Do the computers still work? If so, keep one alive and Use Vsa to turn it into a prop controller. If not, then definetly save those disk drive ribbon cables!


----------



## SuperCreep31 (Nov 22, 2009)

it's common knowledge! your IT guy will know exactly what you are talking bout!


----------



## Pumpkin5 (Aug 8, 2010)

:jol:Thanks Dr. Morbus and SuperCreep...I really don't have an IT guy...wel.....formally.......but Steven is a computer genius that does all our computer work at the body shop...networking...setting up new computers....he just kind of smiles when I ask him my idiotic questions....thanks again everyone!


----------



## Lord Homicide (May 11, 2012)

Here's some pics of computer parts...




























I know computers may seem complicated but they really aren't. Above is also a chart of different interface standards in case someone throws out tech terms.


----------



## Pumpkin5 (Aug 8, 2010)

:jol:Thanks C! You are tops!


----------



## Lord Homicide (May 11, 2012)

Befriend some folks at your local electronic supply shop.
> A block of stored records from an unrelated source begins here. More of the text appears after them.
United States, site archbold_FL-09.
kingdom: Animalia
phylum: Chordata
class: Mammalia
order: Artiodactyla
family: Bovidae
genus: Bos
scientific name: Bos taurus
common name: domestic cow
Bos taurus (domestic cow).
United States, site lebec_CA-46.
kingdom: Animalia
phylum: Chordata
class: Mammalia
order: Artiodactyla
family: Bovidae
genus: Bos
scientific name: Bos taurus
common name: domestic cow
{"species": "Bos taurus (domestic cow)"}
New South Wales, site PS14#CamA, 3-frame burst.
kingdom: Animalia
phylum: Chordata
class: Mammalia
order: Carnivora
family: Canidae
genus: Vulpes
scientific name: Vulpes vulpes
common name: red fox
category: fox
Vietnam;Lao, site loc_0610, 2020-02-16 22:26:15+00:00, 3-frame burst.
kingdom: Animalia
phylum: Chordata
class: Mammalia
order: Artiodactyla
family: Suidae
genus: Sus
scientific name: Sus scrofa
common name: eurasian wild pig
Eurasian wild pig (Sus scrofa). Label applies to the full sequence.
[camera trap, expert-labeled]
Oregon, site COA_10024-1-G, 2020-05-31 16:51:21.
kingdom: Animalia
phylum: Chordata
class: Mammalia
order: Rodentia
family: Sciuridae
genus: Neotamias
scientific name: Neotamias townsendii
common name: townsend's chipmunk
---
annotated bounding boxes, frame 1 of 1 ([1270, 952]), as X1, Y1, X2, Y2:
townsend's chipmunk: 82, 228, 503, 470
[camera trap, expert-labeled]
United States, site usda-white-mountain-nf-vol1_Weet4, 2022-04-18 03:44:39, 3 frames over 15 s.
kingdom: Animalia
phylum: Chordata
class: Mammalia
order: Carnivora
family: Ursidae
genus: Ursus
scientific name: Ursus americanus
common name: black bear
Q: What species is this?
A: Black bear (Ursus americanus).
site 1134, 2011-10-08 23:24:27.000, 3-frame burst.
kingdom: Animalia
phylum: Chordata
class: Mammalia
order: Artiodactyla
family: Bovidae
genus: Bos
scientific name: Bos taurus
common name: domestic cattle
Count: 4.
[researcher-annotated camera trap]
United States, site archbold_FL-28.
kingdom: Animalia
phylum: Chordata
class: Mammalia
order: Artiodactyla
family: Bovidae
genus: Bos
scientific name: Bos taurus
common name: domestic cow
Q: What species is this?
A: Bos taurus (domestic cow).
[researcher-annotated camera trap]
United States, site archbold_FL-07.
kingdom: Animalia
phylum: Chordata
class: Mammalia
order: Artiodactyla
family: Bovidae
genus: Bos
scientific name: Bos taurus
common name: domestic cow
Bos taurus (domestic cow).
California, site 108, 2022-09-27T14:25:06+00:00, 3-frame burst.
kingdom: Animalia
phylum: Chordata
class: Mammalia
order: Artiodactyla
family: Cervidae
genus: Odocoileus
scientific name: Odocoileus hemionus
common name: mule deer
They are usually really eager to help people out and they are a wealth of quick-turnaround knowledge.


----------



## Lunatic (Oct 3, 2006)

Great parts chart Lord Homicide!

Hey, I don't see a SCSI terminator in there.....BWAAAA HA HA HA HA!
Oh god, that one killed at the computer convention last year..............................................hello...........anyone out there?


----------



## Bone Dancer (Oct 7, 2005)

Wow, a great chart there,maybe next time I wont get lost in there. Thanks


----------